Leaving aside imperative structures, the normal rule that operates with tag questions is that you add a negative tag to a positive statement and a positive tag to a negative statement:

  • You would go to see Phil in America if I gave you the money, wouldn't you?
  • You couldn't help me sort out these overtime schedules, could you?

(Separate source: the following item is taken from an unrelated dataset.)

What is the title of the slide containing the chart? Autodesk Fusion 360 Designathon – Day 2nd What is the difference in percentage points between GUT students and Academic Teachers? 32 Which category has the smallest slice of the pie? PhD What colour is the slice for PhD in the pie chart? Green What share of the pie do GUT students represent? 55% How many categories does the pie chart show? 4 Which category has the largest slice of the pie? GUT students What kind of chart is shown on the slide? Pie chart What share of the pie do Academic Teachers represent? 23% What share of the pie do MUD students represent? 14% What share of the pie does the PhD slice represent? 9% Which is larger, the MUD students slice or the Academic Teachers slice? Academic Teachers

The normal expectation when you add a negative tag to a positive statement is that the answer will be yes. Similarly, when you add a positive tag to a negative statement, you expect the answer to be no:

  • They're such a lively bunch, aren't they? ~ Yes, they are. They've always got lots of energy.
  • You don't remember meeting my uncle, do you? ~ No, I'm sorry. I don't.
  • You haven't fed the goldfish, have you? ~ No, I haven't. You do it.
  • Excessive speed was the cause of the accident, don't you agree? ~ Yes, I do.

However, expectations are not always fulfilled:

  • You haven't fed the goldfish, have you? ~ Well, actually, I have. I fed them half an hour ago.
  • Excessive speed was the cause of the accident, don't you agree? ~ Well, I 'm not absolutely sure that I agree with you. He was driving fast, but not faster than the speed limit allows.

same way question tags

Here we are making a positive statement to make a guess and then adding the tag to ask if our assumption is correct. Study the following:

  • This is the final match of the season, is it? ~ Yes, that's right.
  • So you can run a mile in four minutes, can you?
  • She's been training to be an anaesthetist, has she?
  • So she's going to marry him, is she?
  • He was unfaithful straightaway, was he?
  • So you think she'll sue for divorce, do you?